◆ Document section:
==================================================
Question

I'm trying to convert some code to Python but I noticed that SciPy's sparse diagonal operations are having some trouble handling systems that are diagonal.

For example the following code can be written as a per-pixel convolution, which in my C++ implementation is really fast. With overlap, it is approximately the memory access time. I would expect Python to know this because the system is diagonal.

When I try to run it in Python my terminal hogs the system resources and nearly killed my system. For example, the Matlab version goes much faster.

import numpy as np
from scipy import sparse
print(np.version.version)
color=imread('lena.png')
gray=mean(color,2)
[h,w]=gray.shape
img=gray.flatten()
==================================================
◆ Data provided:

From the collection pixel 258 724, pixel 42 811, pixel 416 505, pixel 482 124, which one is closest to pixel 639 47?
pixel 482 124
==================================================
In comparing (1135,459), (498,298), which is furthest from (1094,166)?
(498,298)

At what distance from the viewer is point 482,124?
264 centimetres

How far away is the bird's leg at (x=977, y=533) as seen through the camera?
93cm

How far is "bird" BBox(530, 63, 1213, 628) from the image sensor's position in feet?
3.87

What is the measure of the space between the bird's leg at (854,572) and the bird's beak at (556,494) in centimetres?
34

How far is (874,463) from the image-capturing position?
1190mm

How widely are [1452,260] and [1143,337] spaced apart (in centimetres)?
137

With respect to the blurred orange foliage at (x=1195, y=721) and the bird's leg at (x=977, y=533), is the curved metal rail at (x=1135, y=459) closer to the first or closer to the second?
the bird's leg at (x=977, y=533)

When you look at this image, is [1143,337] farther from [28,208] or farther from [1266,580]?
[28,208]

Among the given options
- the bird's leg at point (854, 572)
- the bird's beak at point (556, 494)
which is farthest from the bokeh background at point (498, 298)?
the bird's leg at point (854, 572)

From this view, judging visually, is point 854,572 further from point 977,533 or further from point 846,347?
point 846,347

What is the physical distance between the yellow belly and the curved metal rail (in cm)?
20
==================================================
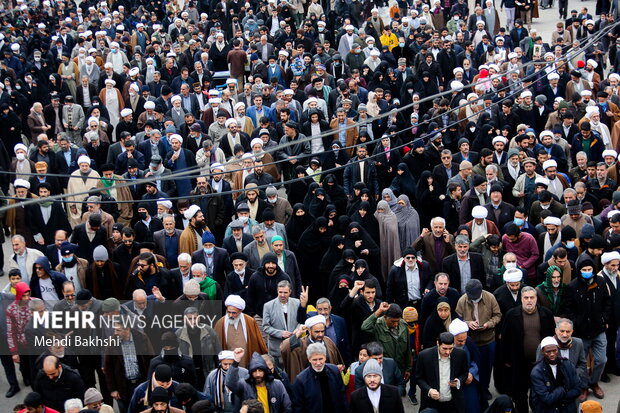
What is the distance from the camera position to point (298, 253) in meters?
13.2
==================================================
◆ Stated task: Pick up the SciPy sparse diagonal question where it stops and keep writing it.

◆ Exercise output:
ne=h*w;
L=np.ones(ne);
M=.5*np.ones(ne);
R=np.ones(ne);
Diags=[L,M,R]
mtx = sparse.spdiags(Diags, [-1,0,1], ne, ne);
#blured=np.dot(mtx,img) Dies

I understand I could rewrite it as 'for' loop going through the pixels, but is there a way I can keep a sparse data structure while keeping performance?

Was it helpful?

Solution

Use mtx.dot instead of np.dot as

blured = mtx.dot(img)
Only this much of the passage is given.